Tekst źródłowy:
-------------------------

W końcu go ponieśliśmy i cieszymy się bardzo, że z Bożą pomocą nam się to udało. Nie ma co ukrywać – nie był to czas wypoczynku w takiej formule, w jakiej zwykliśmy go dotąd praktykować podczas wakacji. Więcej nawet – nasza cielesność zdawała się być dzień za dniem delikatnie krzyżowana za sprawą napiętego harmonogramu zajęć i wysiłku związanego z pełnieniem dyżurów, który przy niższej liczbie małżeństw okazał się pewnym wyzwaniem. To jednak paradoksalnie pozwoliło lepiej przeżyć te rekolekcje – zgodnie z ich przesłaniem droga, którą mamy podążać ku Bogu, to droga ciągłej rezygnacji z człowieka cielesnego na rzecz człowieka duchowego.

-------------------------

Pytania do tekstu:
• a. Przepisz tekst o rekolekcjach od słów "W końcu go ponieśliśmy" aż do słów "rzecz człowieka duchowego." włącznie. Zamień w nim "napiętego harmonogramu" na "intensywnego planu".
• b. Wyjaśnij na podstawie tekstu o rekolekcjach, dlaczego trudy tych dni pozwoliły lepiej przeżyć rekolekcje.
• c. Co według tekstu o rekolekcjach sprawiło, że pełnienie dyżurów okazało się wyzwaniem?

Dane źródłowe:
-------------------------

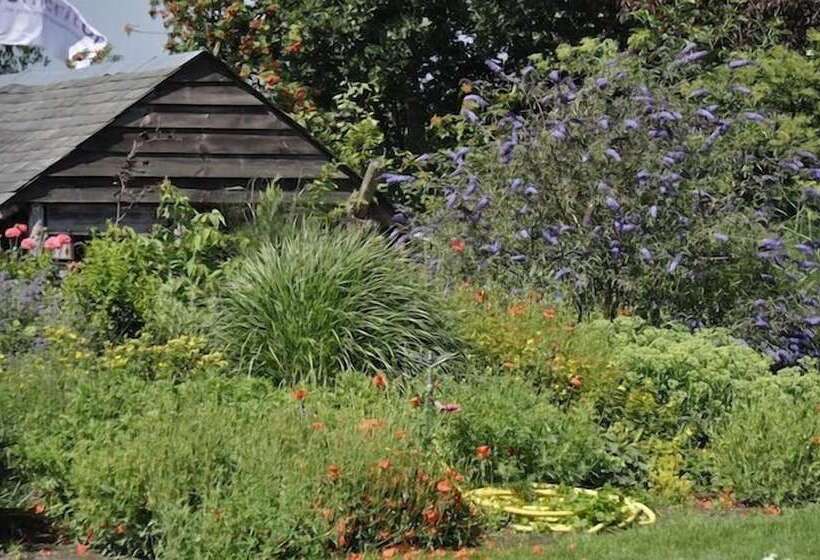 Пансион De Sfeerstal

-------------------------

Odpowiedzi:
• a.
W końcu go ponieśliśmy i cieszymy się bardzo, że z Bożą pomocą nam się to udało. Nie ma co ukrywać – nie był to czas wypoczynku w takiej formule, w jakiej zwykliśmy go dotąd praktykować podczas wakacji. Więcej nawet – nasza cielesność zdawała się być dzień za dniem delikatnie krzyżowana za sprawą intensywnego planu zajęć i wysiłku związanego z pełnieniem dyżurów, który przy niższej liczbie małżeństw okazał się pewnym wyzwaniem. To jednak paradoksalnie pozwoliło lepiej przeżyć te rekolekcje – zgodnie z ich przesłaniem droga, którą mamy podążać ku Bogu, to droga ciągłej rezygnacji z człowieka cielesnego na rzecz człowieka duchowego.

• b. Zgodnie z przesłaniem rekolekcji droga ku Bogu to droga ciągłej rezygnacji z człowieka cielesnego na rzecz człowieka duchowego. Napięty harmonogram i wysiłek dyżurów „krzyżowały” cielesność uczestników, więc paradoksalnie pomagały iść tą drogą.

• c. Niższa liczba małżeństw.